- _What the exercise asks_
Return every line of the material below that contains the word "furthest".

- _Data shown_
start

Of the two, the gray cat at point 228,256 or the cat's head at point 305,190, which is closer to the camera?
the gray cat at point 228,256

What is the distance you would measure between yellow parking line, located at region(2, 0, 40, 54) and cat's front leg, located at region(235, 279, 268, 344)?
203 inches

end
start

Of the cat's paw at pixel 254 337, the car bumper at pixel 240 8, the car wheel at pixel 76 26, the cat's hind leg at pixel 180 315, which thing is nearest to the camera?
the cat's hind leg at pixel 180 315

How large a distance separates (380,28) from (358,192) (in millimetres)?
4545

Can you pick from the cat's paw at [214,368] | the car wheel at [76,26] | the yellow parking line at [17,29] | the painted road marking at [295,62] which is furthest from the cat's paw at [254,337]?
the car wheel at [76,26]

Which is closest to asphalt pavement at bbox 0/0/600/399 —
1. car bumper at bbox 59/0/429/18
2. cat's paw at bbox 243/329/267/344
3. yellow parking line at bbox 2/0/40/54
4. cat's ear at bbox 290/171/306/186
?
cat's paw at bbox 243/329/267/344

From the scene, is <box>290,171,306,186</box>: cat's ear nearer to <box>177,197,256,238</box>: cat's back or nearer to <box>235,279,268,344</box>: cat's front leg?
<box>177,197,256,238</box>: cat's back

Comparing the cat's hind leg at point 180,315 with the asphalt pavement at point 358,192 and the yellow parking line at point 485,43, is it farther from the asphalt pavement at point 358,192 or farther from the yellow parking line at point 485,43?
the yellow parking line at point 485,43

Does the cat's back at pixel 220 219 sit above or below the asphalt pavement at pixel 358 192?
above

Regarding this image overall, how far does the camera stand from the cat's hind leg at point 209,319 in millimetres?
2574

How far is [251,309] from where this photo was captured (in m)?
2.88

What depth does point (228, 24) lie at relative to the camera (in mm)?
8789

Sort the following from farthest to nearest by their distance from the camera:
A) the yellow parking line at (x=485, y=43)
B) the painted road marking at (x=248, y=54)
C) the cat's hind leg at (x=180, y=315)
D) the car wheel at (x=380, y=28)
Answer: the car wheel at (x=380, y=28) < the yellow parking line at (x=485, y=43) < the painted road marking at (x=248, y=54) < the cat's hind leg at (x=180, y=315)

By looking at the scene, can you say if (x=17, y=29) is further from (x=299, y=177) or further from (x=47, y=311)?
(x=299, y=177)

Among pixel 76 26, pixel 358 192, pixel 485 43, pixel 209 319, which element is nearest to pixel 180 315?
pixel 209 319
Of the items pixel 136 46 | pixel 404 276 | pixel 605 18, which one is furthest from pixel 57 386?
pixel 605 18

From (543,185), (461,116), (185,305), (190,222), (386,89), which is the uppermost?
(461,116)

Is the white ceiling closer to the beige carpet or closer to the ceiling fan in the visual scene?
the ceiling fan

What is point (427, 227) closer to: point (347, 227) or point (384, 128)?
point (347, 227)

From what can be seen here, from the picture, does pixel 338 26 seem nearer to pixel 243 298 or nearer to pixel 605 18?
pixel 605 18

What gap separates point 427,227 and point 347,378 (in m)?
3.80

end

- _Full answer_
Can you pick from the cat's paw at [214,368] | the car wheel at [76,26] | the yellow parking line at [17,29] | the painted road marking at [295,62] which is furthest from the cat's paw at [254,337]?
Of the items pixel 136 46 | pixel 404 276 | pixel 605 18, which one is furthest from pixel 57 386?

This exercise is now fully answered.